Pero no, nada de eso. El tren corría más deprisa. Los largos y estridentes pitidos de la máquina desgarraban el aire y se perdían en la noche. En la oscuridad, un estrépito de hierros: un puente. Por un instante, Golder tuvo la sensación de que el tren reducía la velocidad. Contuvo la respiración y aguzó el oído. Sí, iba más despacio… despacio… se paraba… Un pitido seco, y el tren, inmóvil durante un segundo en mitad del campo, reanudó la marcha.

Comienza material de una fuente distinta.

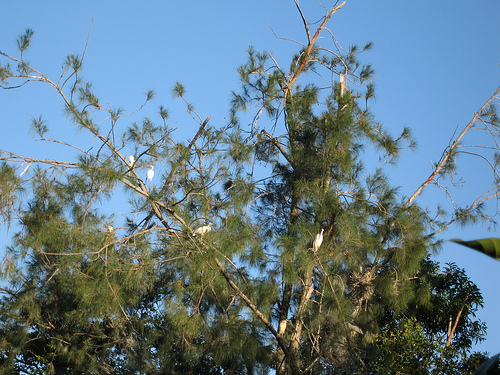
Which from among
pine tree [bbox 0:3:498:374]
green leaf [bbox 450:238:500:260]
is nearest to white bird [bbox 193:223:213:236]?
pine tree [bbox 0:3:498:374]

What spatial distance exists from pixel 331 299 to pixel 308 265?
356 millimetres

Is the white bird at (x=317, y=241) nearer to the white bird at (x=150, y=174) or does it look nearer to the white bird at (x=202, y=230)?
the white bird at (x=202, y=230)

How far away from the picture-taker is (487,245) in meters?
1.51

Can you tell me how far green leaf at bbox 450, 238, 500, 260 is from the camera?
1.50 m

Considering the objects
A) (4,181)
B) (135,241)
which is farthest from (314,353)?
(4,181)

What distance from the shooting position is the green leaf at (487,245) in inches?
59.0

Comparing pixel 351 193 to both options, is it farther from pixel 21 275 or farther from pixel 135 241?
pixel 21 275

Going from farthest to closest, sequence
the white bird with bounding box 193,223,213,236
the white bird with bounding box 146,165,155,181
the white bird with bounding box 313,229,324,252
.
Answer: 1. the white bird with bounding box 313,229,324,252
2. the white bird with bounding box 146,165,155,181
3. the white bird with bounding box 193,223,213,236

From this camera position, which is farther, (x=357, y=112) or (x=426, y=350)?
(x=357, y=112)

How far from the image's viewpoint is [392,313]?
5.52 metres

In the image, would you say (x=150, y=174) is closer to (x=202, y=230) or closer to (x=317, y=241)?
(x=202, y=230)

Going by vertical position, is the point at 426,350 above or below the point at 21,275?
below

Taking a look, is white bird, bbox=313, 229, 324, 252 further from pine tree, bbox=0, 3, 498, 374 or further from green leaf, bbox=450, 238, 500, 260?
green leaf, bbox=450, 238, 500, 260

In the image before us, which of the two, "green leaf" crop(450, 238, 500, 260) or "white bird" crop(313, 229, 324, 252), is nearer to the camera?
"green leaf" crop(450, 238, 500, 260)
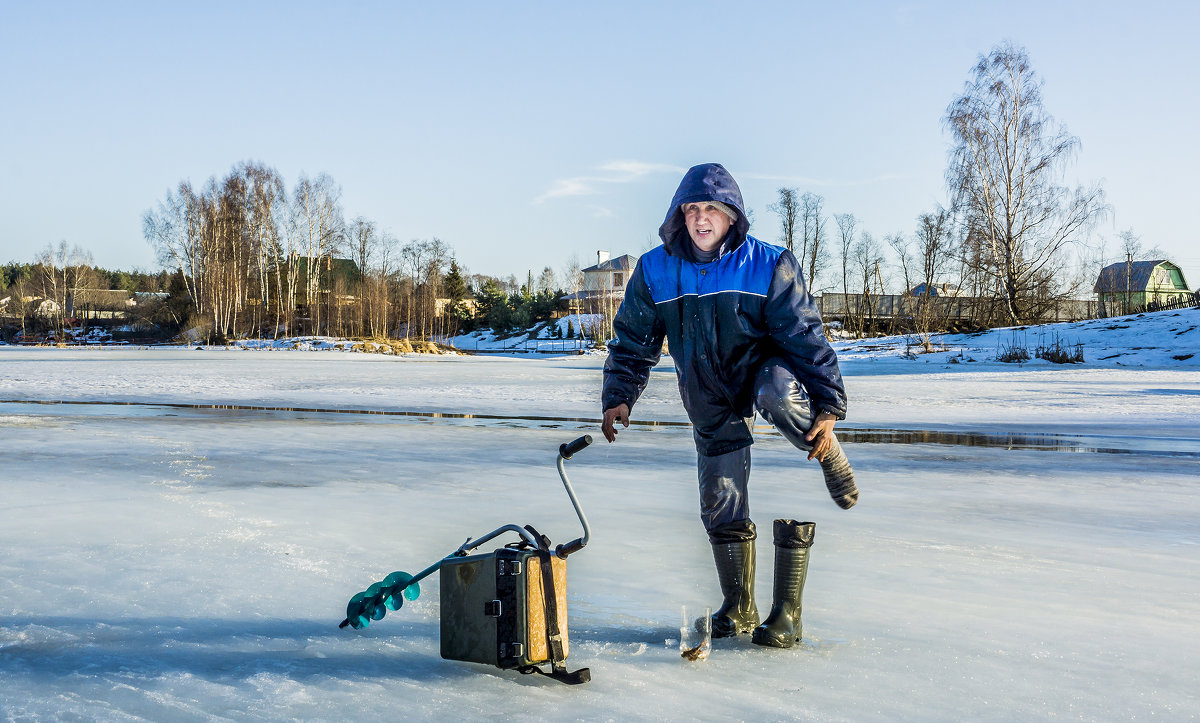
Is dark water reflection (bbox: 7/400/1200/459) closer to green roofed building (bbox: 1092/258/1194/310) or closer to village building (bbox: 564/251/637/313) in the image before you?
village building (bbox: 564/251/637/313)

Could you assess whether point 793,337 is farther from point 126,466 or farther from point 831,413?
point 126,466

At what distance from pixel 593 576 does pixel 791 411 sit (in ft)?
3.93

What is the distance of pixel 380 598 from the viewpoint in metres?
2.37

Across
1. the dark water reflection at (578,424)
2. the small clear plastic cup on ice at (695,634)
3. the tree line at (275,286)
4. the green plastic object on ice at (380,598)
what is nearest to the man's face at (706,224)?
the small clear plastic cup on ice at (695,634)

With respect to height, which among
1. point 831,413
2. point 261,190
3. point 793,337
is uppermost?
point 261,190

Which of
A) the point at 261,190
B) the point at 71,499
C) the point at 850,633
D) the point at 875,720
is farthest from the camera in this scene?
the point at 261,190

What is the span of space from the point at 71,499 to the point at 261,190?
4748 cm

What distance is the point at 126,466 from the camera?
594 cm

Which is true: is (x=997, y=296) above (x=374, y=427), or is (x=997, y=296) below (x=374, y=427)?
above

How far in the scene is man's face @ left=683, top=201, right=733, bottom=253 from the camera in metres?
2.43

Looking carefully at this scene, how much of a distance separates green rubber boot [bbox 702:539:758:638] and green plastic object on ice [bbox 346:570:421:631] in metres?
0.85

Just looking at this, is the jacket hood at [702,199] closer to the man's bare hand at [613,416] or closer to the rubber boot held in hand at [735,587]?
the man's bare hand at [613,416]

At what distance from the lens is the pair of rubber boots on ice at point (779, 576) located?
244 centimetres

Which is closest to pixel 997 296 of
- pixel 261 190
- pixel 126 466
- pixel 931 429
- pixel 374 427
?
pixel 931 429
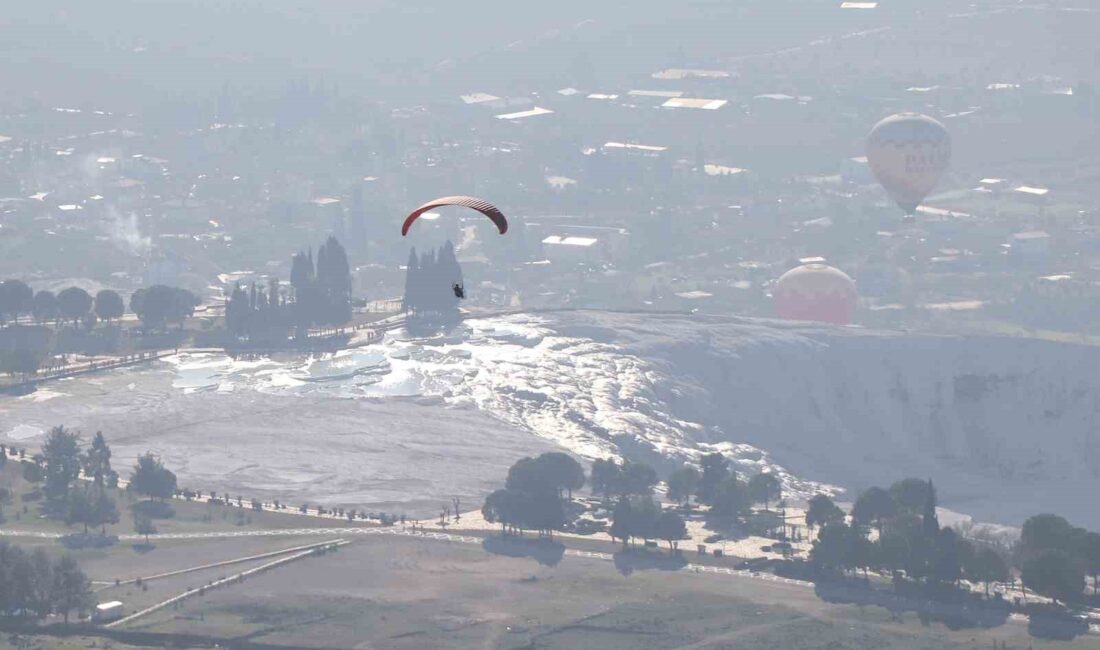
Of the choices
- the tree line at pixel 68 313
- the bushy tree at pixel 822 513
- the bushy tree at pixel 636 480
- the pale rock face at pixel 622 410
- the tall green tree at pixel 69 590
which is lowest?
the tall green tree at pixel 69 590

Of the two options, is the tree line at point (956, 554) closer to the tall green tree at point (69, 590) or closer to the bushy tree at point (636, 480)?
the bushy tree at point (636, 480)

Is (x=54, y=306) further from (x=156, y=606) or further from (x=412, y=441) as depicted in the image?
(x=156, y=606)

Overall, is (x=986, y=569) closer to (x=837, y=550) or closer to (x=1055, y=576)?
(x=1055, y=576)

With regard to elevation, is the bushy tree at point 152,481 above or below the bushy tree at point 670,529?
above

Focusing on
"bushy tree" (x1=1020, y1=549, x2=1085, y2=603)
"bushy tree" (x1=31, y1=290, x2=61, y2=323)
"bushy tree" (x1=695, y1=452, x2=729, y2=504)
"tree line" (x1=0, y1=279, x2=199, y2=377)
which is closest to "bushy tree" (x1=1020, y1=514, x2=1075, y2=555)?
"bushy tree" (x1=1020, y1=549, x2=1085, y2=603)

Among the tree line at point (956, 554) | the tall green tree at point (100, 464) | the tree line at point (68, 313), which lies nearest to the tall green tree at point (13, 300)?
the tree line at point (68, 313)

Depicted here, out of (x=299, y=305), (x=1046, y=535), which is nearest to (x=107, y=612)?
(x=1046, y=535)

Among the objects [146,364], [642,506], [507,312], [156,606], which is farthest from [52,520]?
[507,312]
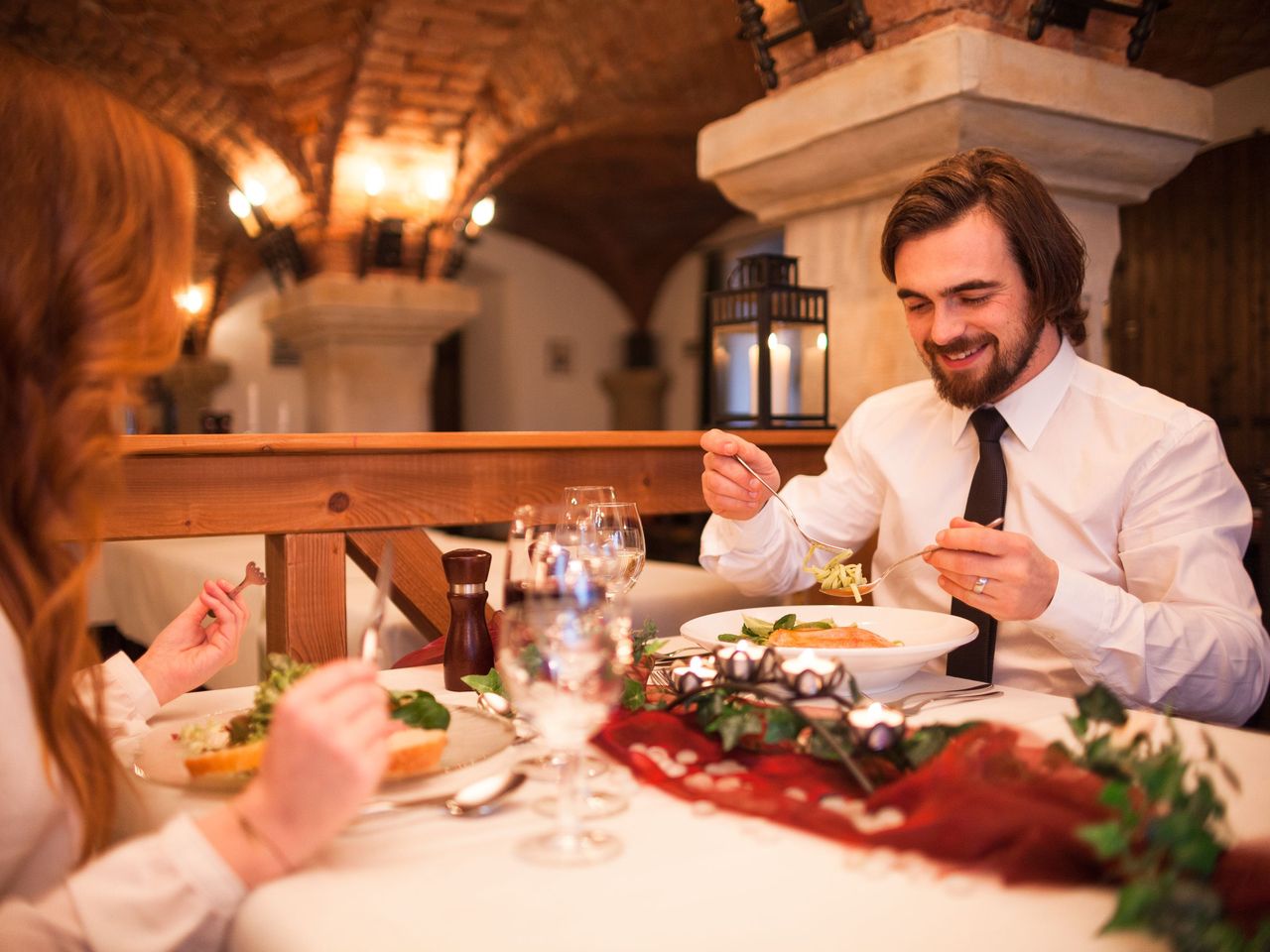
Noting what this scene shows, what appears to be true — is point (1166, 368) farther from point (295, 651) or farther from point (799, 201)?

Golder gimió. Ya no esperaba nada. Ya no pensaba en nada. Ya ni siquiera sufría. Sólo se repetía: «Tengo miedo. Tengo miedo. Tengo miedo.» Y el corazón, desbocado, le aporreaba el pecho.

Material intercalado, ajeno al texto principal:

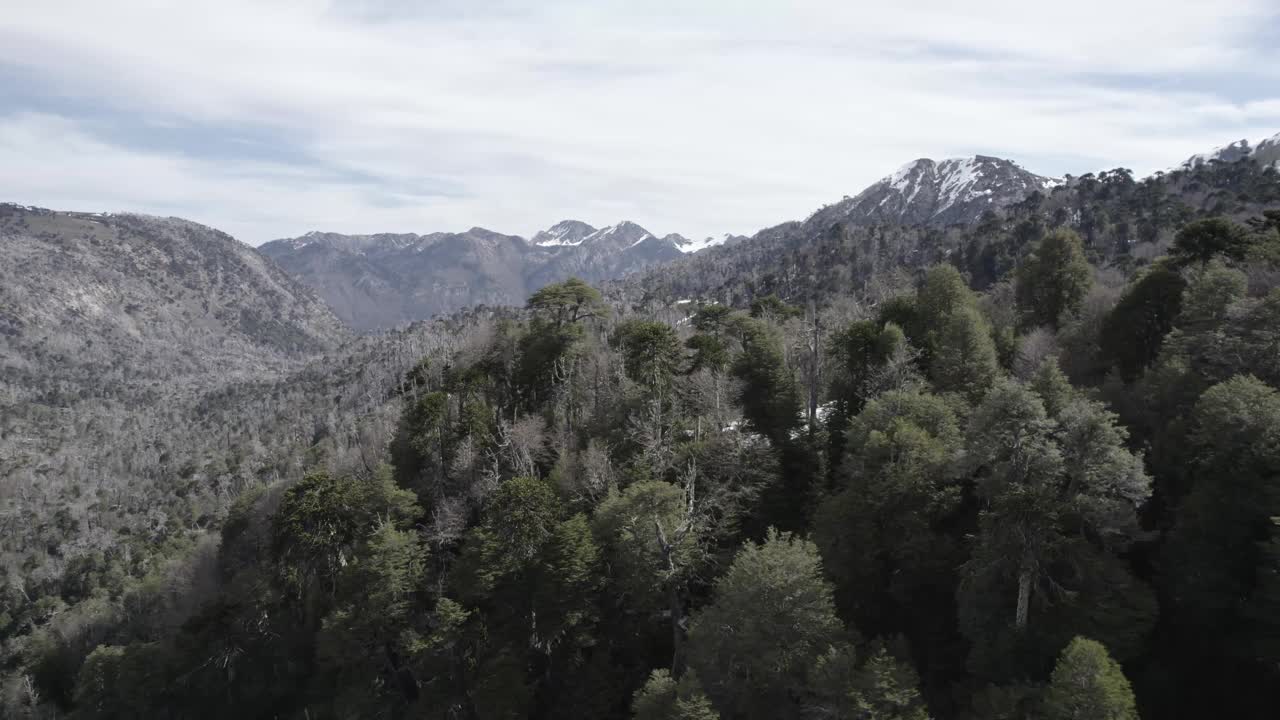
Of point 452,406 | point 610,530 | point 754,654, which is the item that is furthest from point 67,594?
point 754,654

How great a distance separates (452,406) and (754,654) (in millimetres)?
37447

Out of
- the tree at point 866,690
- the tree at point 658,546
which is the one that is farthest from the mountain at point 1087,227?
the tree at point 866,690

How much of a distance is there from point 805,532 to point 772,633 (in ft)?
52.8

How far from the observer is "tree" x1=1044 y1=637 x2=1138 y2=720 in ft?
68.3

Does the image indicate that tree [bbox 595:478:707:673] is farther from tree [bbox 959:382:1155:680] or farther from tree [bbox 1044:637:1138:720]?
tree [bbox 1044:637:1138:720]

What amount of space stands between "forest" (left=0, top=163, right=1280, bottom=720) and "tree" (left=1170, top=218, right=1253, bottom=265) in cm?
17

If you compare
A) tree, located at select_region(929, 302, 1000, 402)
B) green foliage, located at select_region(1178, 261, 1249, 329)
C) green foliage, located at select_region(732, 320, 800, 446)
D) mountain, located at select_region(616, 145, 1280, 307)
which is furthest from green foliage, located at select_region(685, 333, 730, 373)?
mountain, located at select_region(616, 145, 1280, 307)

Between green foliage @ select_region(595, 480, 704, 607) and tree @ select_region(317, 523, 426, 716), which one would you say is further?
tree @ select_region(317, 523, 426, 716)

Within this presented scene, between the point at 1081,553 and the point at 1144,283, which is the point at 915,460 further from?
the point at 1144,283

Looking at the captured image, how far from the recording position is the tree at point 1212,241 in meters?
51.0

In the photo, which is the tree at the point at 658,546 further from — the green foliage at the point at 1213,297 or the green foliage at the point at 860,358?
the green foliage at the point at 1213,297

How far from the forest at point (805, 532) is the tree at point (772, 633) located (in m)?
0.13

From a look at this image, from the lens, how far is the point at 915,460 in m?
34.8

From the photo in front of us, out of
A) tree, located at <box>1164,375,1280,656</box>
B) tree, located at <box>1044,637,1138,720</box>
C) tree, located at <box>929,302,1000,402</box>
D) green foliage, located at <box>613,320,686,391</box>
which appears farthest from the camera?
green foliage, located at <box>613,320,686,391</box>
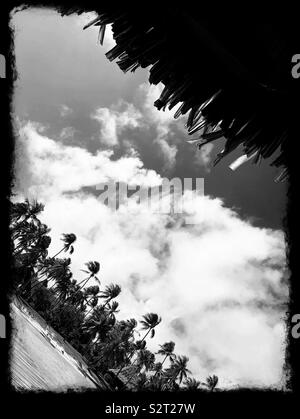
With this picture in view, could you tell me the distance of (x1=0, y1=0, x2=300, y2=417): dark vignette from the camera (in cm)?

De pronto, le pareció que algo brillaba débilmente en la densa oscuridad. Justo enfrente. Miró. Apenas un punto. Un poco de gris, de pálida claridad… Algo visible, preciso, en la negrura… Esperó. Iba aumentando, se volvía más blanco, más ancho, como un charco de agua. El espejo, era el espejo. Estaba amaneciendo. La oscuridad se atenuaba. Se hacía menos densa, parecía líquida, fluida. Sintió como si una mano levantara el enorme peso que le aplastaba el pecho. Ahora podía respirar. El aire, más ligero, penetraba, se deslizaba en sus pulmones. Con infinito cuidado, volvió la cabeza. Una especie de soplo fresco le acarició la sudorosa frente. Ahora veía formas, contornos… El sombrero, por ejemplo, que había rodado hasta el suelo. Y la botella… Tal vez pudiera alcanzar el vaso, beber un poco de agua… Estiró la mano. No, nada, no sentía nada. Con el corazón palpitante, levantó la muñeca. Nada. La mano se arrastró por la mesa, cogió el vaso. Gracias a Dios estaba lleno, porque no habría podido levantar la botella. Alzó ligeramente la cabeza, adelantó los labios y bebió. Qué delicia… El agua fresca, deslizándose en su boca, mojándole la lengua, seca e hinchada, el paladar, la garganta. Con idéntico cuidado, dejó el vaso, volvió a echarse y esperó. El pecho seguía doliéndole. Pero menos, mucho menos. Se atenuaba por momentos. Era más bien como una leve neuralgia en todos los huesos. Al fin y al cabo, puede que aquello no fuera tan grave.